Task item => Pick up the news article below on the diet of ancient giant pandas right after its final sentence and keep writing it.

BEJING: Extinct and ancient species of pandas were not exclusive bamboo eaters, and probably had a more varied and complex diet, according to one study.
The giant pandas that we know today live only in the understory of particular mountains in southwest China, where they subsist only of bamboo.
In support of their hard and fibrous bamboo diet, pandas have distinctive teeth, skulls and muscular features along with a special pseudo-thumb to grasp and hold bamboo stems, leaves and buds.
"It has been widely accepted that giant pandas have exclusively fed on bamboo in the last two million years," said Fuwen Wei of the Chinese Academy of Sciences.
However, the study, published in the journal Current Biology, shows otherwise.
Researchers first looked at the bone collagen of modern pandas (70s and 2000s) and other mammals from the same mountains.
The stable isotopic composition of the carbon and nitrogen of modern panda and other modern mammalian bone samples indicates three obvious groups: carnivores, herbivores, and giant pandas.

Dataset excerpt =>
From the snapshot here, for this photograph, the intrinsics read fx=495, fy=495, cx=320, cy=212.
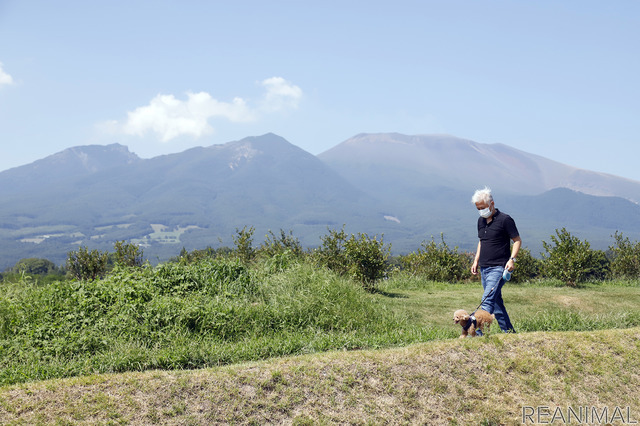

Final answer =>
Isotopes are different forms of the same element that contain equal numbers of protons, but different numbers of neutrons.
Giant pandas were clearly unique because of their habit of eating bamboo, the researchers said.
The team measured isotopes of bone collagen from 12 ancient pandas collected at seven archaeological sites in south and southwestern China and compared them to the patterns observed in modern giant pandas.
Comparison of the data showed that the ancient and modern pandas are isotopically distinct from each other, suggesting differences in their eating habits.
There was also more variation among ancient pandas species, suggesting that the niche they occupied was about three times larger than that of modern pandas.
Ancient pandas probably had a varied diet, similar to other mammalian species that lived next to them.
They "probably were not exclusive bamboo feeders," the researchers said.
The study suggests that eating habits of pandas evolved in two phases.
First, pandas have gone from meat eaters or omnivores to become dedicated plant eaters.
Only later did they specialize in bamboo, the researchers said.